De Heffingsambtenaar heeft verklaard dat er op de onroerende zaak een woonbestemming en een agrarische bestemming rusten en dat het in de gemeente [woonplaats] niet ongebruikelijk is dat een woning met agrarische bestemming is omgezet in een woning met een woonbestemming. In 20 tot 30 gevallen is dat gebeurd. Er mag geen veehandel meer terug komen. Wel mag vee worden ingeschaard, hetgeen vanaf bijna het begin gebeurt.
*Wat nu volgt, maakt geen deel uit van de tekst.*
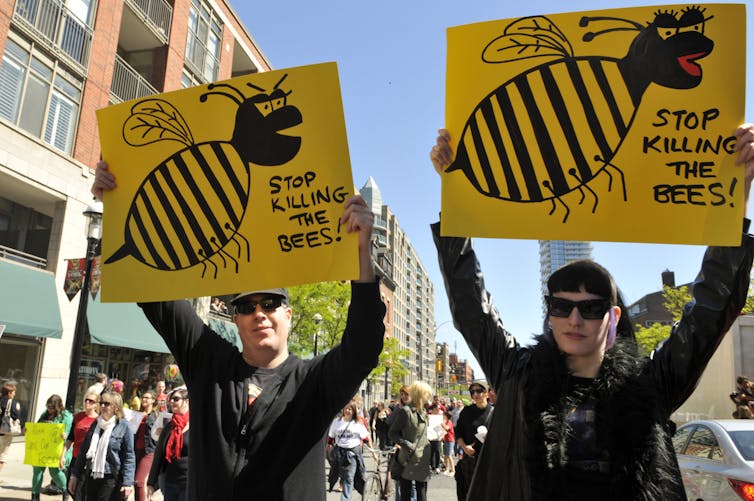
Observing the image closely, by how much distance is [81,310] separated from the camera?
999cm

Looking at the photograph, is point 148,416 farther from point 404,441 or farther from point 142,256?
point 142,256

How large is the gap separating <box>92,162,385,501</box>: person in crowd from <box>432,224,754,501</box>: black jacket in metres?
0.43

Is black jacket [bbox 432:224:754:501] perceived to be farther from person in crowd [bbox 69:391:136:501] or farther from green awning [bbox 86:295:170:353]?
green awning [bbox 86:295:170:353]

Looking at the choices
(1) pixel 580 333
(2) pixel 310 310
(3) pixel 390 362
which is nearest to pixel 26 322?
(1) pixel 580 333

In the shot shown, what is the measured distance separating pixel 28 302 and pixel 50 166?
391 cm

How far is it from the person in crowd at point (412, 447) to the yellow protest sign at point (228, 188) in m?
6.39

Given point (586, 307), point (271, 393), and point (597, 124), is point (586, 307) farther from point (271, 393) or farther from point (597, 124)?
point (271, 393)

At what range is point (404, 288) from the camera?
110188mm

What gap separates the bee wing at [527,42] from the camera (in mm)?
2510

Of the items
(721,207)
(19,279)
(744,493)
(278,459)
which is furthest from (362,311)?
(19,279)

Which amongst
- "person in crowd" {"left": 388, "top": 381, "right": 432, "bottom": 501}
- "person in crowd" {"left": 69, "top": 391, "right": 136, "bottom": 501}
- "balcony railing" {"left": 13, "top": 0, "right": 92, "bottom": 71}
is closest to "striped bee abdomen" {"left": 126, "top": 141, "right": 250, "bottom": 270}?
"person in crowd" {"left": 69, "top": 391, "right": 136, "bottom": 501}

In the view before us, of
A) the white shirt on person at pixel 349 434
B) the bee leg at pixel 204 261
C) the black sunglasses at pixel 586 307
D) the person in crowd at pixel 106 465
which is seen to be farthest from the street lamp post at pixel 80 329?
the black sunglasses at pixel 586 307

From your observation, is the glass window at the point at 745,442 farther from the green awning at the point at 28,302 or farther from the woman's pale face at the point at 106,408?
the green awning at the point at 28,302

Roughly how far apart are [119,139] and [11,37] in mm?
14821
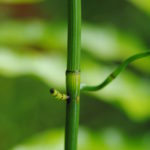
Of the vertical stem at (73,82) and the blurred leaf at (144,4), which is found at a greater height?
the blurred leaf at (144,4)

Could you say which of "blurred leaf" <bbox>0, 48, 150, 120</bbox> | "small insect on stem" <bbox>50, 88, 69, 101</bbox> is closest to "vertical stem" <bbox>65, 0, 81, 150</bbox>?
"small insect on stem" <bbox>50, 88, 69, 101</bbox>

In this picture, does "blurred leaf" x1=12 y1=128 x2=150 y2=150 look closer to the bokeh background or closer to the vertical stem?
the bokeh background

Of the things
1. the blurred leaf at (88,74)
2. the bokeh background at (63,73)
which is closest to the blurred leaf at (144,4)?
the bokeh background at (63,73)

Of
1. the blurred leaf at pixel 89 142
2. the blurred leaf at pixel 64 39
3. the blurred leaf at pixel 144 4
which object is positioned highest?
the blurred leaf at pixel 144 4

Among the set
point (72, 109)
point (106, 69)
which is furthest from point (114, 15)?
point (72, 109)

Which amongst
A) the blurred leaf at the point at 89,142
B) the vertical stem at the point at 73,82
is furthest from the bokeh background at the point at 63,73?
the vertical stem at the point at 73,82

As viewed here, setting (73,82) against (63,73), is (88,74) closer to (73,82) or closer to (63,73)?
(63,73)

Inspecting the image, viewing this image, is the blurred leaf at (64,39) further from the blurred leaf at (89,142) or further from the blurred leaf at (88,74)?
the blurred leaf at (89,142)

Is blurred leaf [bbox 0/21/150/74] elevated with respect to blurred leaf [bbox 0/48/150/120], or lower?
elevated

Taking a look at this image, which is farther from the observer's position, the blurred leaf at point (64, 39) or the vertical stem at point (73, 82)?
the blurred leaf at point (64, 39)

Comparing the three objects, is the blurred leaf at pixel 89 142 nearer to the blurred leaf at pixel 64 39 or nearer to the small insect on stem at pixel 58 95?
the blurred leaf at pixel 64 39
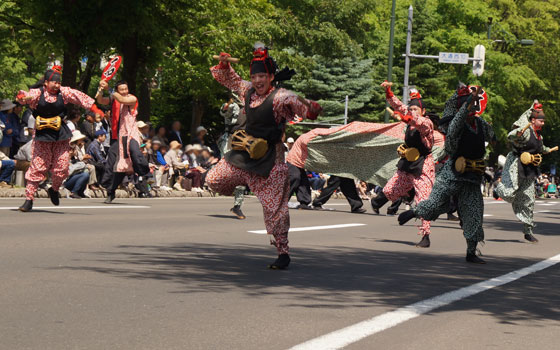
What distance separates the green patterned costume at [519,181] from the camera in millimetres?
14086

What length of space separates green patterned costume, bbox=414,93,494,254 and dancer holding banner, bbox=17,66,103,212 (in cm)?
550

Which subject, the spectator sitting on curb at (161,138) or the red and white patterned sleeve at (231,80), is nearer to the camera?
the red and white patterned sleeve at (231,80)

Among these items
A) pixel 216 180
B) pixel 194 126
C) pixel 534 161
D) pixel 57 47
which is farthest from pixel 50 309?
Result: pixel 194 126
Er rust een agrarische bestemming op maar het is makkelijk om de bestemming gewijzigd te krijgen. De waardedrukkende invloed van de agrarische bestemming is niet zo erg hoog. Het object ligt tegen [G] aan, het is warme grond met een verwachtingswaarde. De mogelijkheid dat de woonkern wordt uitgebreid, kan niet worden uitgesloten.
Belanghebbende concludeert tot vernietiging van de uitspraak van de Rechtbank en van de uitspraken op bezwaar van de Heffingsambtenaar, tot vermindering van de bij de beschikking vastgestelde waarde tot € 463.500 en tot dienovereenkomstige vermindering van de aanslag. De Heffingsambtenaar concludeert primair tot vernietiging van de uitspraak van de Rechtbank en tot ongegrondverklaring van het beroep en subsidiair tot bevestiging van de uitspraak van de Rechtbank.